My time there only made me miss South Africa more. I realised how much I appreciated and missed the warmth; both from weather and people. I missed driving everywhere. I missed the passion of South African people in everything they do, even when those things are… questionable. I also realised that at our office in South Africa, we were incredibly good at what we did; perhaps among the best in the world. After years of slogging it out and even bearing a bit of resentment at times, I couldn’t wait to go back to these people who were absolutely crushing it, day in and day out.
When in a new place, you might quickly realise that not everyone in the world is easy to get along with and not every place in the world is necessarily better than your home.
If you don’t plan on moving elsewhere, take this time to reset your perspective on your home. I can almost guarantee you’ll come back with a different view.
5. Expand your network
On my short-term secondment, I found it a little difficult to make true friends. This says a little bit about the Swedish culture (which is often a little more reserved than what I’m used to) and also a little bit about what it’s like to move to a new place.
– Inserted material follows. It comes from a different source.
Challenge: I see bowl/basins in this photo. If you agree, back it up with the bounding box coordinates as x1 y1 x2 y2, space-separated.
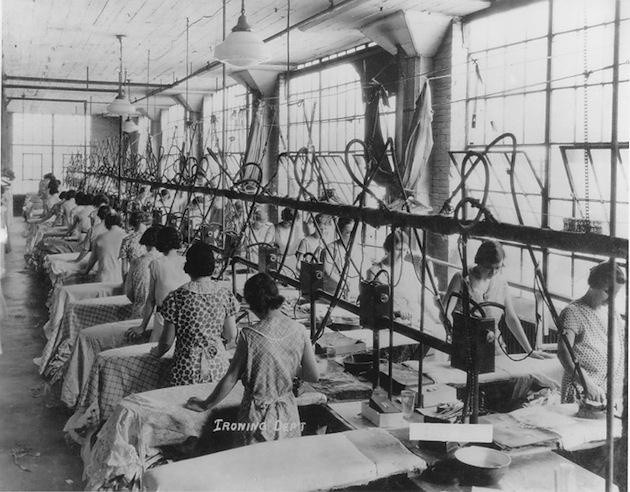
342 352 374 376
454 445 511 487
Having said that, I can honestly say I walked away with more than a handful of great contacts and, dare I say it, friends for life. We may not chat every day, but I’ve stayed in touch with many of these guys and am convinced that there’ll be several beers shared down the line, in one place or another.
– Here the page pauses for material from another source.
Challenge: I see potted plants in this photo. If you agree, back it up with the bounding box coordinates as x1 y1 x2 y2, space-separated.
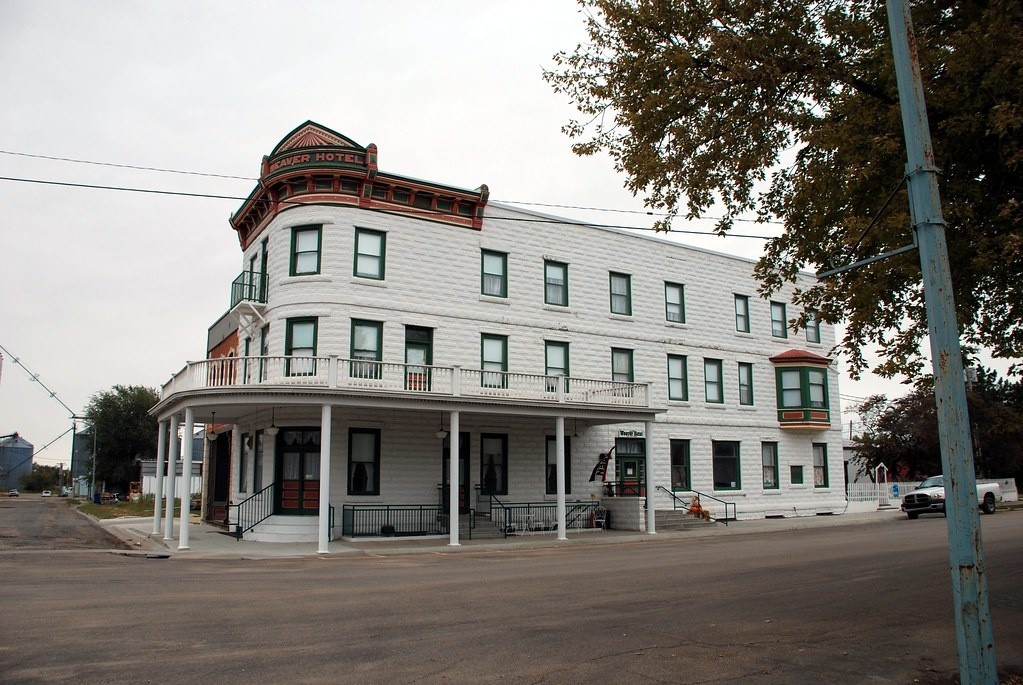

The world is truly becoming more of a global village. Thanks to the ease and lower cost of transport, fewer language barriers, etc. you really might be working or meeting up with someone you met overseas far sooner than you expected.
Oddly enough, the contacts I made in Sweden have helped me in more ways than one since moving to Australia; something I would never have expected!
One of the great things you learn on secondment is the nuance of communicating with different people from a range of backgrounds, who might speak different home languages than you do or have different beliefs. Negotiating these circumstances and building meaningful relationships in a foreign country is one of the greatest thrills I’ve experienced.
Use your short-term secondment as an opportunity to build a network. You never know when it’ll come in handy.
Well, what are you waiting for?
We’re quick to lament our low salaries and the fact that it can feel like we’re selling our souls to our respective organisations. Let’s not be so quick to forget that travel opportunities are often part of “the deal” and that there aren’t many people in the world who are lucky enough to get those same opportunities and be paid more for them. In my mind, these opportunities are worth my annual salary several times over.
If you haven’t been on a short-term secondment, what are you waiting for? Get your name on the list?
Been on one already? Apply for another one while you still can. 3-6 months is way less time than you think and if you don’t have a serious reason keeping you grounded, find your wings and go get yourself some culture.
Have you been on a secondment before? Did you love it or hate it? What was your biggest takeaway? Let us know in the comments!